• List of tasks:
1 > Name every person mentioned in the dchar ranges thread below.
2 > Reproduce the dchar ranges thread between "Needless to say" and "in rocket science).", inclusive.
3 > Carry on the dchar ranges thread from the point where it stops.

Proposal for fixing dchar ranges

Wed Mar 19 14:55:08 PDT 2014

19-Mar-2014 18:42, Marco Leise пишет:
> Am Tue, 18 Mar 2014 23:18:16 +0400
> schrieb Dmitry Olshansky <dmitry.olsh at gmail.com>:
>
>>> Related:
>>>     - What normalization do D strings use. Both Linux and
>>>       MacOS X use UTF-8, but the binary representation of non-ASCII
>>>       file names is different.
>>
>> There is no single normalization to fix on.
>> D programs may be written for Linux only, for Mac-only or for both.
>
> Normalizations C and D are the non lossy ones and as far as I
> understood equivalent. So I agree.
>

Right, the KC & KD ones are really all about fuzzy matching and searching.

>> IMO we should just provide ways to normalize strings.
>> (std.uni.normalize has 'normalize' for starters).
>
> I wondered if anyone will actually read up on normalization
> prior to touching Unicode strings. I didn't, Andrei didn't and
> so on...
> So I expect strA == strB to be common enough, just like floatA
> == floatB until the news spread.

If that of any comfort other languages are even worse here. In C++ your 
are hopeless without ICU.

> Since == is supposed to
> compare for equivalence, could we hide all those details in
> an opaque string type and offer correct comparison functions?

Well, turns out the Unicode standard ties equivalence to normalization 
forms. In other words unless both your strings are normalized the same 
way there is really no point in trying to compare them.

As for opaque type - we could have say String!NFC and String!NFD or 
some-such. It would then make sure the normalization is the right one.

>>>     - How do we handle sorting strings?
>>
>> Unicode collation algorithm and provide ways to tweak the default one.
>
> I wish I didn't look at the UCA. Jeeeez...
> But yeah, that's the way to go.

Needless to say I had a nice jaw-dropping moment when I realized what 
elephant I have missed with our std.uni (somewhere in the middle of the 
work).

> Big frameworks like Java added a Collate class with predefined
> constants for several languages. That's too much work for us.
> But the API doesn't need to preclude adding those.

Indeed some kind of Collator is in order. On the use side of things it's 
simply a functor that compares strings. The fact that it's full of 
tables and the like is well hidden. The only thing above that is caching 
preprocessed strings, that maybe useful for databases and string indexes.

>>> The topic matter is complex, but not difficult (as in rocket science).

• Given material:
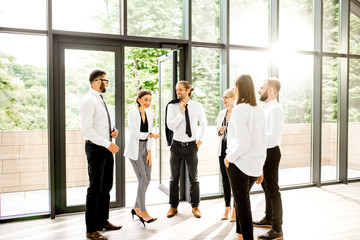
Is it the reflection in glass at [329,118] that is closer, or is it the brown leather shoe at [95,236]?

• Answers for the exercise:
1 > Marco Leise, Dmitry Olshansky, Andrei

2 >
Needless to say I had a nice jaw-dropping moment when I realized what 
elephant I have missed with our std.uni (somewhere in the middle of the 
work).

> Big frameworks like Java added a Collate class with predefined
> constants for several languages. That's too much work for us.
> But the API doesn't need to preclude adding those.

Indeed some kind of Collator is in order. On the use side of things it's 
simply a functor that compares strings. The fact that it's full of 
tables and the like is well hidden. The only thing above that is caching 
preprocessed strings, that maybe useful for databases and string indexes.

>>> The topic matter is complex, but not difficult (as in rocket science).

3 >
>>> If we really want to find a solution, we should form an expert group
>>> and stop talking until we read the latest Unicode specs.
>>
>> Well, I did. You seem motivated, would you like to join the group?
>
> Yes, I'd like to see a Unicode 6.x approved stamp on D.
> I didn't know that you already wrote all the simple algorithms
> for 2.064. Those would have been my candidates to work on, too.
> Is there anything that can be implemented in a day or two? :)
>

Cool, consider yourself enlisted :)
I reckon word and line breaking algorithms are piece of cake compared to 
UCA. Given the power toys of CodepointSet and toTrie it shouldn't be 
that hard to come up with prototype. Then we just move precomputed 
versions of related tries to std/internal/ and that's it, ready for 
public consumption.

>> D (or any library for that matter) won't ever have all possible
>> tinkering that Unicode standard permits. So I expect D to be "done" with
>> Unicode one day simply by reaching a point of having all universally
>> applicable stuff (and stated defaults) plus having a toolbox to craft
>> your own versions of algorithms. This is the goal of new std.uni.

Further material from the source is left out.